How the Flow of Metabolites is Rewired in Different Metabolic States
Metabolic plasticity enables organisms to respond and adapt to changes in their environment. While the core components of most pathways of intermediary metabolism have long been described — consisting of approximately 3000 metabolic genes organized in pathways interconnected by 1000s of shared metabolites, it remains poorly understood how the flow of these metabolites is rewired in different metabolic states. This question is particularly relevant in the context of tumors, as cancer cells are frequently starved for nutrients and exposed to toxic waste products due to a combination of increased nutrient consumption and dysfunctional vasculature. Exploring cancer metabolism also provides a tractable system to address a more fundamental question of how metabolic pathways and extracellular cues cooperate to meet the energetic and biosynthetic needs of cells at different metabolic states of metabolic diseases. In the Birsoy lab, we combine a number of cutting-edge techniques — from the development of forward genetics tools (i.e. CRISPR-Cas9 technology) to metabolomics — to elucidate how cellular metabolism contributes to human disorders such as cancer and inborn errors of metabolism. Our long term research goal is to understand how metabolic pathways in mammalian cells are rewired by their nutrient environment and, further, to determine whether these pathways present metabolic liabilities that could be exploited for disease therapy.

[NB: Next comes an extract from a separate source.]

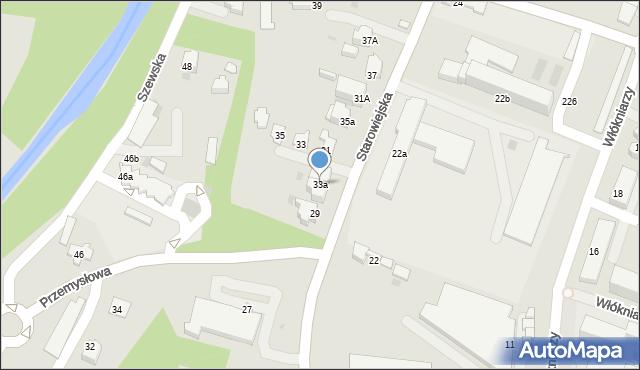 Andrychów, Starowiejska, 33a, mapa Andrychów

Understanding how mitochondrial dysfunction contributes to human disease
The mitochondrial electron transport chain (ETC) consists of four enzyme complexes that transfer electrons from donors like NADH to oxygen, the ultimate electron acceptor. Many metabolic pathways, including glycolysis, the TCA cycle, and beta-oxidation, produce the electron donors that fuel the ETC. In turn, ETC activity impacts a variety of processes beyond energy balance, such as reactive oxygen species (ROS) production, the redox state, mitochondrial membrane potential, mitochondrial protein import, cell death, and signaling. Dysfunctional ETC is involved in diverse pathologies like cancer and neurodegeneration but in most cases it is unclear how ETC dysfunction leads to the specific symptom. We recently found that the key function of ETC in cell proliferation is aspartate synthesis. Building upon this observation, our lab aims to understand how ETC dysfunction influences cellular process and results in diverse disease pathologies of cancer and mitochondrial disorders.

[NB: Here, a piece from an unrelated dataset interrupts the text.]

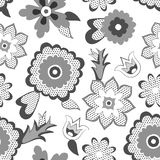 Bakgrund för blommamodell. Vektorillustration Royaltyfria Foton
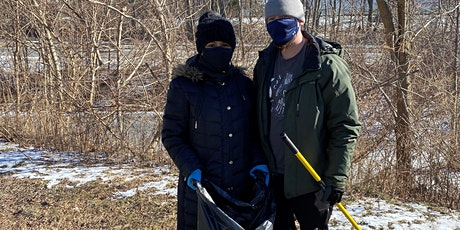 Cleanup at Cranberry Lake Preserve tickets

Identification of nutrient dependencies of cancer cells
Cancer is a highly heterogeneous disease with different tumor types carrying different mutations and often displaying markedly different responses to treatment. There are about 5000 metabolites in the human serum and different cancers likely show different dependences to these metabolites. To study this question systematically, we aim to map the nutrient responses of cancer cells. This work will reveal a plethora of previously unappreciated metabolic liabilities of cancer cells. The next steps will be to identify molecular basis for these dependencies, associate them with genome and gene expression profiles, uncover heretofore-unidentified metabolic programs and determine potential druggable targets.

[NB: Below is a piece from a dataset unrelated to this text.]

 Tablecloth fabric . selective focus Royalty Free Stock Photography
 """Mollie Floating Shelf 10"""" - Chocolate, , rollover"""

Deciphering the mechanism of metabolite toxicity in inborn errors of metabolism
Toxic accumulation of metabolites and metabolite intermediates is commonly observed in metabolic disorders. Acute or progressive accumulation of toxic compounds can occur due to a metabolic block but also high plasma levels of particular metabolites (i.e. lipotoxicity, vitamin A toxicity). Even though the etiology of these disorders is well characterized, it is unclear why accumulation of certain metabolites is toxic and whether cells can adapt to the metabolite overload. We aim to uncover the molecular basis for the metabolite toxicity but also identify molecular pathways most important for coping with the toxic metabolite accumulation.